Today we celebrate the first International RSE Day, and I attended the US-RSE events. It was a lovely little conference because it was mixed with presentations followed by discussion, and these kinds of discussion are both interesting and can help foster collaboration between groups. Shout out to Blake Joyce that did a great job hosting! Ian Cosden talked about creating his Research Software Engineering group at Princeton, and it quickly made me realize something.

We are an iceberg.

I don’t mean that we are going to be downing ships anytime soon, but I realized that there are different levels of Research Software Engineers, where “level” can generally be thought of as the distance between the work and the ultimate customer, the researcher. I came up with these three levels:

  1. Level 1: Research Software Engineer (Domain): interacting directly with researchers
  2. Level 2: Research Software Engineer (Generalist): working on core tools for research
  3. Level 3: Research Software Engineer (Researcher): doing research for research software

Level 1 works directly with researchers, and by the time you get to Level 3 interaction can be rare. Let’s unwrap each of these levels a bit. You can see the summary graphic below, and keep reading below to get more details.

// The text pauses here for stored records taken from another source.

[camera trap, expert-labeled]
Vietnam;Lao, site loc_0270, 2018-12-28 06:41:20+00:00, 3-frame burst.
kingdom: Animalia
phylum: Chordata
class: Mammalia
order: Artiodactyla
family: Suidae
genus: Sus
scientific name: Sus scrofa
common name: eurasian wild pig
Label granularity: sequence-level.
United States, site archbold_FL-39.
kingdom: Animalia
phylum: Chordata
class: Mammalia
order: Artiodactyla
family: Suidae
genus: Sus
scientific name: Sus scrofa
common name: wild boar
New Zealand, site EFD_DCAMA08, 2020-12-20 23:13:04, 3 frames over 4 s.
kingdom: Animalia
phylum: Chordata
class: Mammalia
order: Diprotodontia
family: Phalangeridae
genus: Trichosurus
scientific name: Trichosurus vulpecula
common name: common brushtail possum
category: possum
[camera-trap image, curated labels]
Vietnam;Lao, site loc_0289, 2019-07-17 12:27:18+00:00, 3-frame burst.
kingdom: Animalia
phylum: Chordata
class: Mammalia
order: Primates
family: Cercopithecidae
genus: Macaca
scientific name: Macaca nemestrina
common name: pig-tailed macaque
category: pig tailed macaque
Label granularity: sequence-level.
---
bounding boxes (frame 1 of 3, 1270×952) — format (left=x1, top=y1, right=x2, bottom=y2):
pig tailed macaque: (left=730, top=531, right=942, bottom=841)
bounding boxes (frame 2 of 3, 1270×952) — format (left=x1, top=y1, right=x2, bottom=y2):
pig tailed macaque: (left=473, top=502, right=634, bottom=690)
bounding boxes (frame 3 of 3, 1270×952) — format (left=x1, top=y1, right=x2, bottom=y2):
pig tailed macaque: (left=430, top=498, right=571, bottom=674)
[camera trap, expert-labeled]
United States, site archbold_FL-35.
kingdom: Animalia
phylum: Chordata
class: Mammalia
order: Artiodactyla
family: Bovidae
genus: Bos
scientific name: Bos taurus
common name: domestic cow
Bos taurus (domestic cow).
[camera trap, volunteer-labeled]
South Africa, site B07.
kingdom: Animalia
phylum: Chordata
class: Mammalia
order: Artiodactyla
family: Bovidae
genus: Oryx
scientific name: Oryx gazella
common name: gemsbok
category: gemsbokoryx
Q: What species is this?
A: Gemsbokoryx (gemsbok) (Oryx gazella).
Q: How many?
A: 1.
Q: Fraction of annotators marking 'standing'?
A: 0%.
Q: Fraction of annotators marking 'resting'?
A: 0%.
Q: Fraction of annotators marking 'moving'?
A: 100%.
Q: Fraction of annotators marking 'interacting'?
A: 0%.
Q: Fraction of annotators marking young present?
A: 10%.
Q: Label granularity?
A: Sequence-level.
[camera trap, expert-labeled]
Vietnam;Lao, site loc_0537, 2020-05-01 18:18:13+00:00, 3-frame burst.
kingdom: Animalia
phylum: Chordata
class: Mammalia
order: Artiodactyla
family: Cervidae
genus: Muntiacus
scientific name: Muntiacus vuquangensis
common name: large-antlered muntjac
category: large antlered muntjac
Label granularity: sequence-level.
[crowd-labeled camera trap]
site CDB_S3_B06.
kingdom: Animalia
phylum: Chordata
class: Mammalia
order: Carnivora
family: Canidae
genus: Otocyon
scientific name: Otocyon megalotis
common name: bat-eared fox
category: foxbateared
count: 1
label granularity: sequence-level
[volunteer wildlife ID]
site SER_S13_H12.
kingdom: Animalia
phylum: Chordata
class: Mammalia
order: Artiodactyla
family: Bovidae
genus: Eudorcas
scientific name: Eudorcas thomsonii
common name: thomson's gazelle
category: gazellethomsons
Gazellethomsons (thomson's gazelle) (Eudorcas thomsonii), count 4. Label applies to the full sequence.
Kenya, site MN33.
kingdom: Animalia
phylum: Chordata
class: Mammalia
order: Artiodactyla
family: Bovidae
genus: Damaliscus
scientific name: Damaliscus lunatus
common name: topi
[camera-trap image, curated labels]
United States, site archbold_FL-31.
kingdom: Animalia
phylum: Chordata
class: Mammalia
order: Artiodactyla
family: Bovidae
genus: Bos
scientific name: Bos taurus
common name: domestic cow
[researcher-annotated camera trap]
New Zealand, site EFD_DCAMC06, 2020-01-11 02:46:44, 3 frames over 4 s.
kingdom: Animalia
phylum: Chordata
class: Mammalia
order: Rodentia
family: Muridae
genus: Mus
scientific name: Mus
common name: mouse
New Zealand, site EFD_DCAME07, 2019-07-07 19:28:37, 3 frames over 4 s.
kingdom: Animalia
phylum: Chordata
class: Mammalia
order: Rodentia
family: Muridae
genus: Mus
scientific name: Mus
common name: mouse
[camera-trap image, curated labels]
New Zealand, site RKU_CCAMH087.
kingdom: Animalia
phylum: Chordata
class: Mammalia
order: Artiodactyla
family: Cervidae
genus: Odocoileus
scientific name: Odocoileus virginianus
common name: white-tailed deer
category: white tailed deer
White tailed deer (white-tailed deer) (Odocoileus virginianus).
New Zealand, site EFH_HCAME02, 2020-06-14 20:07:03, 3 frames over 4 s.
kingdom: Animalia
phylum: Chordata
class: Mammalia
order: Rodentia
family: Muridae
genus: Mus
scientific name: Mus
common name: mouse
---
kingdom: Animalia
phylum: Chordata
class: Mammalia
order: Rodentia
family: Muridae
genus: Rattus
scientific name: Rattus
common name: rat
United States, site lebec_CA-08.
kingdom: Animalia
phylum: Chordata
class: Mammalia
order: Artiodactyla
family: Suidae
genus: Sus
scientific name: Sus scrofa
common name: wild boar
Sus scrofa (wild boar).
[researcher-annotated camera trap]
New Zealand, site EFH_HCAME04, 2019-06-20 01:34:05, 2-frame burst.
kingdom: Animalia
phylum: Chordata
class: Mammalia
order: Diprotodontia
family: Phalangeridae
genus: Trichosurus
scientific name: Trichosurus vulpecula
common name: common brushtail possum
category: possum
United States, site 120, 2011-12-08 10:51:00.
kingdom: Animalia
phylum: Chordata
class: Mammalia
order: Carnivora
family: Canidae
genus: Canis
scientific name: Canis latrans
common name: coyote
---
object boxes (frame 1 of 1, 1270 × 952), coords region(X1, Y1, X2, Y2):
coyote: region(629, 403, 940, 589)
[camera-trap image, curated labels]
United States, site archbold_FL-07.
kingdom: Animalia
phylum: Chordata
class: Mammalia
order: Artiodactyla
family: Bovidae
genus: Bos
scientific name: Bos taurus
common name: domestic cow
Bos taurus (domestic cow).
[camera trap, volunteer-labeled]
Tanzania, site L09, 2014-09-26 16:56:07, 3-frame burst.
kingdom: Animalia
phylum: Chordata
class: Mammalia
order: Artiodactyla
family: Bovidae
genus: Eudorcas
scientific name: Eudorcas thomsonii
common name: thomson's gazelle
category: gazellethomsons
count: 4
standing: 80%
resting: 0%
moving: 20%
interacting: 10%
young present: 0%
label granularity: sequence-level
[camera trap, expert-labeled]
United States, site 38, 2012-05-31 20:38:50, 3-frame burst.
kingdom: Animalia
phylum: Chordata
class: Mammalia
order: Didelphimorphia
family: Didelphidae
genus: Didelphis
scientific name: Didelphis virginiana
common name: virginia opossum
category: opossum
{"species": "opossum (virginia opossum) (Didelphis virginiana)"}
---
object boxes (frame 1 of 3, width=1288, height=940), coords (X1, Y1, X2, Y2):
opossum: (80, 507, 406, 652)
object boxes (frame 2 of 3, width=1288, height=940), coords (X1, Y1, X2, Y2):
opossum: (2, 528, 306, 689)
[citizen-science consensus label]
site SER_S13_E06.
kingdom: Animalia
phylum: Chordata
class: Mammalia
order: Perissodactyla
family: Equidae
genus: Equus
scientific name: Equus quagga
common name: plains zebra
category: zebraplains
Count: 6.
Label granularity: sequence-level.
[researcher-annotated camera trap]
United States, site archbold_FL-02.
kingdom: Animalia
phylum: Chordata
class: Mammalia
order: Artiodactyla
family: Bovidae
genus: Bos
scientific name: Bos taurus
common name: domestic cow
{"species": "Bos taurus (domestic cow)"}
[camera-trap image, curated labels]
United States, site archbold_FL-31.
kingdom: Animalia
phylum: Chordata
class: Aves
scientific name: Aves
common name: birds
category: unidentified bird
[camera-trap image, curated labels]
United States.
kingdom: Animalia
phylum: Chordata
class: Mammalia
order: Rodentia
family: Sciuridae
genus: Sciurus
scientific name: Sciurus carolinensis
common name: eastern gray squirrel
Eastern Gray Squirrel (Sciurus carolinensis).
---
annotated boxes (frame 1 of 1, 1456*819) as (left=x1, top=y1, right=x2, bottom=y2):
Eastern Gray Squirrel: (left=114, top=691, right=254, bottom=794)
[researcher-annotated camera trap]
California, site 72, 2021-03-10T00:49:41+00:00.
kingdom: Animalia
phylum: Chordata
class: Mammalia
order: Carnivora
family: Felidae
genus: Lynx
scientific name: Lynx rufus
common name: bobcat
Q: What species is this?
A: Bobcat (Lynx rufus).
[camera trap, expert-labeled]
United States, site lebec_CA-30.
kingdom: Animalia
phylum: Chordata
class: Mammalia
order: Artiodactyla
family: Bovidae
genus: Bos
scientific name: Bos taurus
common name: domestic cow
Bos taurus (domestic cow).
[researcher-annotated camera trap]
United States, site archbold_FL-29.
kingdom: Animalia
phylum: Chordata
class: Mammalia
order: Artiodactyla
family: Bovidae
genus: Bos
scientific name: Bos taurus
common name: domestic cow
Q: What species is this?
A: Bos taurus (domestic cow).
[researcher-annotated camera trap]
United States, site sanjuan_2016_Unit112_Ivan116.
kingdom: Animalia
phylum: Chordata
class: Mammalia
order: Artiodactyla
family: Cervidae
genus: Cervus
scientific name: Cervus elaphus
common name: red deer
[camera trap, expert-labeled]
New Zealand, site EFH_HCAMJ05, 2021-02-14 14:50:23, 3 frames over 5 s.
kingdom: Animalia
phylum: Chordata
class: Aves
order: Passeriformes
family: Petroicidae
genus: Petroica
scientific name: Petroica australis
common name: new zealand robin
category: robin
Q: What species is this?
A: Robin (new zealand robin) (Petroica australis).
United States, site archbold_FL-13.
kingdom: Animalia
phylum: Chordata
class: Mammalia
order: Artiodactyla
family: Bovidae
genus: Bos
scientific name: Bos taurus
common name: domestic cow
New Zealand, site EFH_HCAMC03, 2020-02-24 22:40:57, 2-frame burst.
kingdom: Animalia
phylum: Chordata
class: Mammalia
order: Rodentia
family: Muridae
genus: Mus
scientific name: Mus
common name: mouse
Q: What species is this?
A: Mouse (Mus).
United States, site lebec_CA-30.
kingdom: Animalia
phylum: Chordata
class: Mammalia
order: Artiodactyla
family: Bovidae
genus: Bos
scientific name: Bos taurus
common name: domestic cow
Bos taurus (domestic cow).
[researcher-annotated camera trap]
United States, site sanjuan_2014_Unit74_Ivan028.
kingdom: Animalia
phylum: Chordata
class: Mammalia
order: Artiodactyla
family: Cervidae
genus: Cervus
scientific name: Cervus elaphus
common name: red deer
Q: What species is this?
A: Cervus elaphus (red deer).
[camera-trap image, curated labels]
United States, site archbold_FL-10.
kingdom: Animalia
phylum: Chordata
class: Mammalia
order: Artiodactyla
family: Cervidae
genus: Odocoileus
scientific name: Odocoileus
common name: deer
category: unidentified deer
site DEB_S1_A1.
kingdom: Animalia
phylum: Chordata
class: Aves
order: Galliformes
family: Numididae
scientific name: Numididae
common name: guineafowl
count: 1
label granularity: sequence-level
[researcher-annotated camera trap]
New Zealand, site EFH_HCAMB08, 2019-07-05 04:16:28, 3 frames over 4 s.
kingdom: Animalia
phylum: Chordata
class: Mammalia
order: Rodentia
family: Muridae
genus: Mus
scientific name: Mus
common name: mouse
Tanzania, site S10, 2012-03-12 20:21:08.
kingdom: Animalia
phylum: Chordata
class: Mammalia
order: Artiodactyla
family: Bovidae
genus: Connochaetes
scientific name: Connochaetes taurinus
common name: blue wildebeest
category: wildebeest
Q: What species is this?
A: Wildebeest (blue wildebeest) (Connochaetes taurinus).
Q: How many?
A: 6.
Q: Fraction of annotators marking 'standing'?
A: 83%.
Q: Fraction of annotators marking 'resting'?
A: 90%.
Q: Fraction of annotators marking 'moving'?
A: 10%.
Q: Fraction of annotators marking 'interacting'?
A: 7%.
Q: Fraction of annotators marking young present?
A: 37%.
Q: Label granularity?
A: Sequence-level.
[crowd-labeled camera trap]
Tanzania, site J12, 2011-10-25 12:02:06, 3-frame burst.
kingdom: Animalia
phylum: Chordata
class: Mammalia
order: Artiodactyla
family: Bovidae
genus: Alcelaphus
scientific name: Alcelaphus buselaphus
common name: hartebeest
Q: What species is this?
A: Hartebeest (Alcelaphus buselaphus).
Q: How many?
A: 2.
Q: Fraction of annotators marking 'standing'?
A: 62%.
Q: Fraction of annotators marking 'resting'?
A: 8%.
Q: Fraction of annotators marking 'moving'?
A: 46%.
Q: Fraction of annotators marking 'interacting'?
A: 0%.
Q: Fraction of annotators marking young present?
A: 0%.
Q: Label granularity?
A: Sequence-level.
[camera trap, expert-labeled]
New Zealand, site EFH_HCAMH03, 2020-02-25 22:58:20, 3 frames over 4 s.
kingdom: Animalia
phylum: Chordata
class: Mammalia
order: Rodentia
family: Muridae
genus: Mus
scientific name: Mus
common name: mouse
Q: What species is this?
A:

You can also get the source ascii in this gist.

Level 1: Research Software Engineer (Domain)

I believe that most RSEng fall into Level 1, and are working directly with researchers on analysis pipelines, workflows, and other domain-oriented work aimed toward a publication. This can mean that you are in a RSEng group proper, or working as an RSEng directly embedded within a lab. You work directly with researchers, and your job is to understand their needs, meet them where they are at, and help them achieve their goals. Software can be an end result of this collaboration, but it doesn’t have to be.. Along the way you might instill best practices and routines for sustainability and reproducibility. This group is closest to researchers, and communication with them is a given. This level of RSEng needs to be the interface between traditional academic groups and software engineering best practices.

Level 2: Research Software Engineer (Generalist)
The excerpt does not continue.